> GIVEN TASK 1
Render the records as a numbered list, from the line containing "Of the two items" through the last line of the records, leaving out blank lines.

Wednesday, 7 April 2010

Violets Are Blue..

Roses are red
Violets are blue
Sugar is sweet
And so are you

I planted a little clump of sweet violets (viola odorata) a few years ago, and at last it seems to have taken off, and is flowering and spreading well. This morning was fine and sunny, perfect for enjoying the sweet scent of this low growing native plant. There are lots of dog violets growing wild around here, but as they are unscented  (viola riviniana) they are, at least to me, much less attractive to grow. The plant grows low to the ground, throwing out runners, and making a dense weed suppressing mat (eventually), if it's happy. The flowers, although tiny are beautifully scented, and are of course, the violets beloved of elderly aunts and have been used extensively in the production of perfumes and toiletries as far back as Ancient Greece. 
There is a myth that you can only smell violets once but the fragrance is strangely short-lived. Apparently one of the chemicals, ionine, which makes up the violet’s scent, has the ability to deaden the smell receptors that detect it (according to Flora Britannica by Richard Mabey).  I used to live in Torquay in Devon where the Lownds Pateman company produced the famous Devon Violets perfume so beloved of the above mentioned aunts, and I well remember visiting their offices and being almost overcome by the smell of the perfume, only to be informed by the owner that he couldn't smell anything and nor could anyone who worked there either!

> DATA RECORDS
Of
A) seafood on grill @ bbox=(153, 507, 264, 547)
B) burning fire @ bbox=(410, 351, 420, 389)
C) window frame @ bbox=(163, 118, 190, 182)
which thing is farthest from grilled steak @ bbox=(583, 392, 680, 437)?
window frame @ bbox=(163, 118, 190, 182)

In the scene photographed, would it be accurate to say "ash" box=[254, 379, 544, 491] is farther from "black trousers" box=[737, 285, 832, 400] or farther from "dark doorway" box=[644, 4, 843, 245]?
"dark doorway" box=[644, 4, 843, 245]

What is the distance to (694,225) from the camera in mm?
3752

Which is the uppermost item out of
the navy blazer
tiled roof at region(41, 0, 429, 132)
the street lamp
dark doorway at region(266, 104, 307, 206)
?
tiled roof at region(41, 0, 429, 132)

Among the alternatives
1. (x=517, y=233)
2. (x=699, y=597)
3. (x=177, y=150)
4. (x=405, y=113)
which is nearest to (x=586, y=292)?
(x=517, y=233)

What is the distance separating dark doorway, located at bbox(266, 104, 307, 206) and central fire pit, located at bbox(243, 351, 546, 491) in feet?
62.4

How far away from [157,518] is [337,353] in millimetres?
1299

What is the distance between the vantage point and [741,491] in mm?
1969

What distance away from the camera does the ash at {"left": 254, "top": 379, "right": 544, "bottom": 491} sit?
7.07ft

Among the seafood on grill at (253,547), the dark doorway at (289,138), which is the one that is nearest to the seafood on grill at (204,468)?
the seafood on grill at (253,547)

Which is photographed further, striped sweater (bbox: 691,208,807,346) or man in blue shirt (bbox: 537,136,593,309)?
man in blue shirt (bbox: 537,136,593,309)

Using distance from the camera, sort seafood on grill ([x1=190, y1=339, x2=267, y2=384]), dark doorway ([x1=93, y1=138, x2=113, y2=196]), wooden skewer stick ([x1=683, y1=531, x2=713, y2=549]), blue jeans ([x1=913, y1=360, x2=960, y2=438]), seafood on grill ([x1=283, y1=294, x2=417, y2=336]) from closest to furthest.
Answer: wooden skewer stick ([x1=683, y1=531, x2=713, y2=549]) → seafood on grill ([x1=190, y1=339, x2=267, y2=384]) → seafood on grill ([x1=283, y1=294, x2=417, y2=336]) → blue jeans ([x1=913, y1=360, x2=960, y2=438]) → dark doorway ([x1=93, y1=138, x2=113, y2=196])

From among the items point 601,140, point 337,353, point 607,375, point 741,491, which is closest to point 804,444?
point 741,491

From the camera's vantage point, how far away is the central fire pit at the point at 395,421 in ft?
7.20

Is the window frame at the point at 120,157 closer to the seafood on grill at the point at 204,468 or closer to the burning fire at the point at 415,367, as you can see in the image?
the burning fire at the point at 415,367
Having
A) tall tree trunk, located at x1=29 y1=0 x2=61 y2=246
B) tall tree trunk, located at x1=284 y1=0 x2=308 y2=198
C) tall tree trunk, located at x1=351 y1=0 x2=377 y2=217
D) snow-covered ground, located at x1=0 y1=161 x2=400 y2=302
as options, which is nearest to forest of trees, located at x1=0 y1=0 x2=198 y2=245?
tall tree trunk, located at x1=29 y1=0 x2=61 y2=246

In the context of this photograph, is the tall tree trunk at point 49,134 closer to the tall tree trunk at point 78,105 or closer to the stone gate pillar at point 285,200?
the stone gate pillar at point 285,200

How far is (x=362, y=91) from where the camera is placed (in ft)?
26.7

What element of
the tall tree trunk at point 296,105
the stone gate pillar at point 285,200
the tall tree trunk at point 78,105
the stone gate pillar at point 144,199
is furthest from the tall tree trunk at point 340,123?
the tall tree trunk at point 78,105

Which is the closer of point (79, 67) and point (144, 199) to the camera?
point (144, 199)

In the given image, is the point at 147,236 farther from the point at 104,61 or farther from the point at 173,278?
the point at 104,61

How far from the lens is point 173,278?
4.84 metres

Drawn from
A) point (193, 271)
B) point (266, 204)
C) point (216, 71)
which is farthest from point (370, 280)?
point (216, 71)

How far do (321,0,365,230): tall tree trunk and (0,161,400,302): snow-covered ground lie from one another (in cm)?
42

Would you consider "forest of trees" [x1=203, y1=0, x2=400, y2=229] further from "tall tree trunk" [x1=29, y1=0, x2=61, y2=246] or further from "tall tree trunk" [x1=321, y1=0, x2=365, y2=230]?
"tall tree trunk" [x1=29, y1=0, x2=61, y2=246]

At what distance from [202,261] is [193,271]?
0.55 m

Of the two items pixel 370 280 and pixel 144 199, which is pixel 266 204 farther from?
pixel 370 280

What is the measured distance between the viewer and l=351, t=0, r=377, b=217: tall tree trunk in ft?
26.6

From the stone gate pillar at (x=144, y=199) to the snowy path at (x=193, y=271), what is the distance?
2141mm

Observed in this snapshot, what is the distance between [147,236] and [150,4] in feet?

> GIVEN TASK 2
Retype word for word the part of the violets text from "I planted a" to "as Ancient Greece.".

> CORRECT RESPONSE 1
1. Of the two items pixel 370 280 and pixel 144 199, which is pixel 266 204 farther from?
2. pixel 370 280
3. What is the measured distance between the viewer and l=351, t=0, r=377, b=217: tall tree trunk in ft?
4. 26.6
5. From the stone gate pillar at (x=144, y=199) to the snowy path at (x=193, y=271), what is the distance?
6. 2141mm
7. Observed in this snapshot, what is the distance between [147,236] and [150,4] in feet?

> CORRECT RESPONSE 2
I planted a little clump of sweet violets (viola odorata) a few years ago, and at last it seems to have taken off, and is flowering and spreading well. This morning was fine and sunny, perfect for enjoying the sweet scent of this low growing native plant. There are lots of dog violets growing wild around here, but as they are unscented  (viola riviniana) they are, at least to me, much less attractive to grow. The plant grows low to the ground, throwing out runners, and making a dense weed suppressing mat (eventually), if it's happy. The flowers, although tiny are beautifully scented, and are of course, the violets beloved of elderly aunts and have been used extensively in the production of perfumes and toiletries as far back as Ancient Greece.